Take steps to protect grain quality as corn goes into the bin.

September was wetter than normal in much of Iowa, as rains came when corn and soybeans in many fields were reaching maturity and harvest 2018 was off to an early start. Even in southern Iowa where it was dry this summer, fields finally received rain in late August and into September — too much in some cases.

That’s not the best situation if you like to leave corn standing in the field to dry on the stalk instead of harvesting at a higher moisture content and paying for propane to run a grain dryer.

Iowa State University grain quality specialist Charlie Hurburgh began alerting farmers in early September of the need this fall to start harvesting corn early and at a higher grain moisture than they intended. The idea is to avoid problems with mold developing on ears in the field, especially fields with downed corn or ponding.

“Once a corn plant forms a black layer in the kernel tips, that indicates maturity,” Hurburgh says. “In these wet field situations, you need to get corn out of the field once it reaches maturity, before ear mold starts to become a big problem. When corn reaches black layer and grain moisture is under 30%, you’re better off harvesting it and spending money on artificial drying to get corn down to a moisture content safe for storage.” Of course, the best case is for weather to become mild and dry, but that doesn’t always happen.

Harvesting at higher grain moisture
It costs more to run corn through a grain dryer compared to letting Mother Nature dry it in the field. But using an on-farm drying system or having corn custom-dried at an elevator will protect the corn while in storage. “The worst-case scenario,” Hurburgh says, “is if we have continued rain in September.” That’s been the situation for northern Iowa this fall.
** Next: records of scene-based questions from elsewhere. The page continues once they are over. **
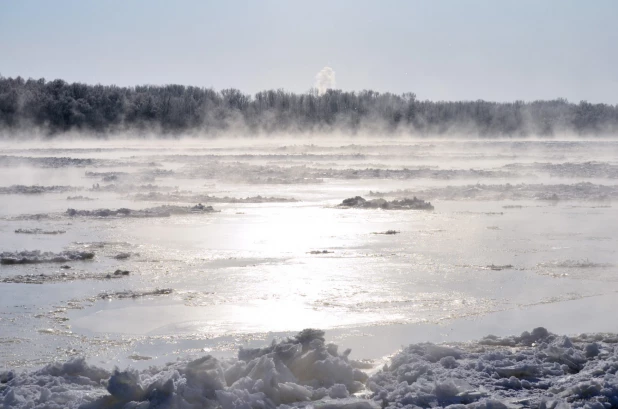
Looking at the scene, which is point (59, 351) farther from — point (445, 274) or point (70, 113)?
point (70, 113)

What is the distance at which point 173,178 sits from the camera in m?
23.2

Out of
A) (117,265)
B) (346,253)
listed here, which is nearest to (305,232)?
(346,253)

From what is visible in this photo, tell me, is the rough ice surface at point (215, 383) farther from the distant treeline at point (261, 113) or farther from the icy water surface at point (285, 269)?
the distant treeline at point (261, 113)

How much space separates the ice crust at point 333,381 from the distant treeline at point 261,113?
51615 millimetres

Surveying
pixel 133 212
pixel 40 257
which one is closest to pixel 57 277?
pixel 40 257

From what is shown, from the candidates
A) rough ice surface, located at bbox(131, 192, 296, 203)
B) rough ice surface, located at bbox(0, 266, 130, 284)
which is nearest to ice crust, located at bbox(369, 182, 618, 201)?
rough ice surface, located at bbox(131, 192, 296, 203)

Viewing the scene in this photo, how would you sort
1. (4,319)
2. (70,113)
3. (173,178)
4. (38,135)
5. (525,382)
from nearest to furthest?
(525,382) < (4,319) < (173,178) < (38,135) < (70,113)

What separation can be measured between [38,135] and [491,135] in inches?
1446

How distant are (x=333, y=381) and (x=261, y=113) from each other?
212ft

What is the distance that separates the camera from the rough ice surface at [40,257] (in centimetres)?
909

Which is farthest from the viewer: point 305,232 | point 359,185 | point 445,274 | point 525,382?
point 359,185

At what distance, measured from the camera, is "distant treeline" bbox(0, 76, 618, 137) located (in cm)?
5572

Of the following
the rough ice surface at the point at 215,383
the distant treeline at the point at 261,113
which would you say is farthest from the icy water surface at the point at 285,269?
the distant treeline at the point at 261,113

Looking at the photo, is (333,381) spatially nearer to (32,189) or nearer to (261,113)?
(32,189)
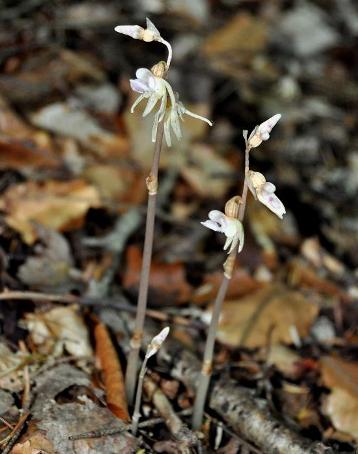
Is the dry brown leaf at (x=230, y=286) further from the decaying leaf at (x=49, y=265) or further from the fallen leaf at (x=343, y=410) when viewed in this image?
the fallen leaf at (x=343, y=410)

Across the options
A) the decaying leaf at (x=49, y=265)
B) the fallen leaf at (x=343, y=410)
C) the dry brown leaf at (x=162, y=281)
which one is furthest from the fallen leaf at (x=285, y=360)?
the decaying leaf at (x=49, y=265)

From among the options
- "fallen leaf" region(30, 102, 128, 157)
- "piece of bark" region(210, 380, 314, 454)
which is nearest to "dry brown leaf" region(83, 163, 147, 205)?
"fallen leaf" region(30, 102, 128, 157)

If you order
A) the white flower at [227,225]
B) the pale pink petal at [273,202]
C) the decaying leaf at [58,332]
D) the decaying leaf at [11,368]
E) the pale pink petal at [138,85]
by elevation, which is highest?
the pale pink petal at [138,85]

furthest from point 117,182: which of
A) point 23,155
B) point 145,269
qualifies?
point 145,269

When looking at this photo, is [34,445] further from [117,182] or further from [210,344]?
[117,182]

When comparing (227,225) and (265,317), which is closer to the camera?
(227,225)

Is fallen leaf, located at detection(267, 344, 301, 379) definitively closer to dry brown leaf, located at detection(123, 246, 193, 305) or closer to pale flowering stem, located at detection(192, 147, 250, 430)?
dry brown leaf, located at detection(123, 246, 193, 305)

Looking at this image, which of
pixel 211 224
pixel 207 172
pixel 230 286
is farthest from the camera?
pixel 207 172
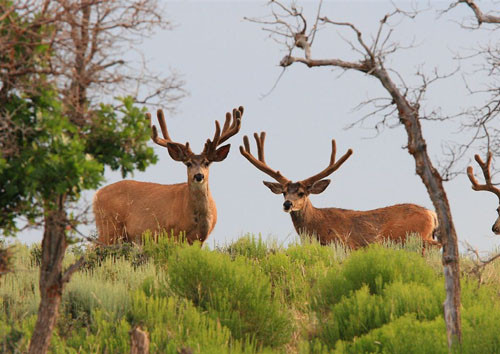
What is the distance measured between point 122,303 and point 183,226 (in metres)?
3.78

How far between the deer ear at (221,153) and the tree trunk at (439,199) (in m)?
5.02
Days with warm temperatures and high humidity are a scenario for field mold of various types to occur. “If you have early-maturing corn, once it’s in the upper 20% moisture range, say 25% to 30%, I recommend harvesting and drying that grain as quickly as possible,” Hurburgh says. “Dry the grain moisture down into mid- to low teens and do it fast. Also, keep in mind the weather we’ve had this September isn’t the best condition to use low-temperature grain drying.”

Before putting corn in the bin, take the moisture content down to 17% or 18% and then finish drying the corn with natural air or a low-temperature drying system later in the fall, Hurburgh says.

If you intend to hold the corn in storage into next spring, dry it down to at least 15% moisture content, he says. You can do that when you put corn in the bin this fall, or if corn goes into the bin at 17% or 18% moisture, be sure to dry it down to 15% in the bin later this fall. “Just don’t try to hold wet grain in these conditions,” he warns.

The corn crop matured quickly this year. It was starting to fire from the bottom of the stalk in early to mid-August in some areas of Iowa: the driest areas. That’s one of the reasons some farmers are seeing shallow kernels, which translates into a lower-than-normal test weight for corn.

“We aren’t having a repeat in 2018, of the good filling of ears and the higher kernel weights we had last fall,” Hurburgh says. “Lower test weight normally means more tendency to spoil in storage.”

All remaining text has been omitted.